La considération des autres est souvent le seul étaiement de l’estime que l’on se donne. Là où l’esprit s’interroge et doute, des mots dans l’air et des avis volatils s’empressent de le conforter. Quelle que soit la façon dont on vit avec les autres, c’est une loi qu’on ne peut ignorer.

Cimon est brillant et amical. Mais le voici préoccupé sitôt qu’il est entouré ; le regard des autres souvent lui fait problème. Il craint qu’on le juge mal. Aronce est lui aussi, en toute circonstance, inquiet de ce qu’on verra de lui ; il n’aime pas trop être vu. Cimon et Aronce tous deux sont soucieux de ne pas être négligés.

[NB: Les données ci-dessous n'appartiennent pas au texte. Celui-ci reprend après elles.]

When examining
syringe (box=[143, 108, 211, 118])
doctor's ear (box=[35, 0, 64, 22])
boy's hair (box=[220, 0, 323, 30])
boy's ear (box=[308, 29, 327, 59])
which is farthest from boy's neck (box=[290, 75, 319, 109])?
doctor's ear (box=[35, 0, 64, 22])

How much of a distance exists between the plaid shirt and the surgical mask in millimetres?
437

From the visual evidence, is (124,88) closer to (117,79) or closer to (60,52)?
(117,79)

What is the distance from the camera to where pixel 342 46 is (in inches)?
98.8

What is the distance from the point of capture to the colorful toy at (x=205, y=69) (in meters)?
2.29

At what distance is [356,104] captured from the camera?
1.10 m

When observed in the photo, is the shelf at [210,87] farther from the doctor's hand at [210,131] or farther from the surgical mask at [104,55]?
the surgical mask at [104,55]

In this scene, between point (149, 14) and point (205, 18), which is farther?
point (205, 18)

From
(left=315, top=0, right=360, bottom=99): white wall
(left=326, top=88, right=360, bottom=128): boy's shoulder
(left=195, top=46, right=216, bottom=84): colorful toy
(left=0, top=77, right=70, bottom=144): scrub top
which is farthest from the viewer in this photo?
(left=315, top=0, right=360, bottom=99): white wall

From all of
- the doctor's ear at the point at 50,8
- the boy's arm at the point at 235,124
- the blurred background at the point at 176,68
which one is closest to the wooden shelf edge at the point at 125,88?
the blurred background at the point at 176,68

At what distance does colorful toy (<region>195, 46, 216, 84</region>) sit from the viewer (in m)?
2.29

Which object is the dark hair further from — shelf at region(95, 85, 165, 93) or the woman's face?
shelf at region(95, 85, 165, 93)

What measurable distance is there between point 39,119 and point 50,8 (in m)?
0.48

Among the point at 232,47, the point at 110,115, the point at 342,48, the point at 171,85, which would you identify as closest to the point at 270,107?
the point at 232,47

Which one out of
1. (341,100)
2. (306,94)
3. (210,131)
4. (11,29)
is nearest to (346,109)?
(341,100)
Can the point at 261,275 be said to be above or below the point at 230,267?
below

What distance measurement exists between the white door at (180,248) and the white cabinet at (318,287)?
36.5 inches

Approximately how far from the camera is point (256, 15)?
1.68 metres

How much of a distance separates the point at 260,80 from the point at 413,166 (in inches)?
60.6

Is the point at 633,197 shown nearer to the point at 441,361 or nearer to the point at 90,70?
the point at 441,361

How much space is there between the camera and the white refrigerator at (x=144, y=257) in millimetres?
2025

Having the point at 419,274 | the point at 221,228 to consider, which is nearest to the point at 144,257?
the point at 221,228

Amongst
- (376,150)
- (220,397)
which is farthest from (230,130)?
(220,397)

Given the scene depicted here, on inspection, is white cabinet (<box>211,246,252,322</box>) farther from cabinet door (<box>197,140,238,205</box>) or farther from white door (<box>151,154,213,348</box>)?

Cimon cherchera toujours à plaire, sans faux-semblant car c’est un homme bon et aimé de ses proches, souvent estimé de ses contemporains. Sa notoriété est d’un éclat modéré, mais qu’il entretient pour briller. Briller juste assez qu’on lui en rende grâce. Il plaît souvent et ça lui plaît. Il est fier. Aronce a besoin qu’on le remarque, mais n’ose pas montrer en société les postures qui conviendraient ; il est humble.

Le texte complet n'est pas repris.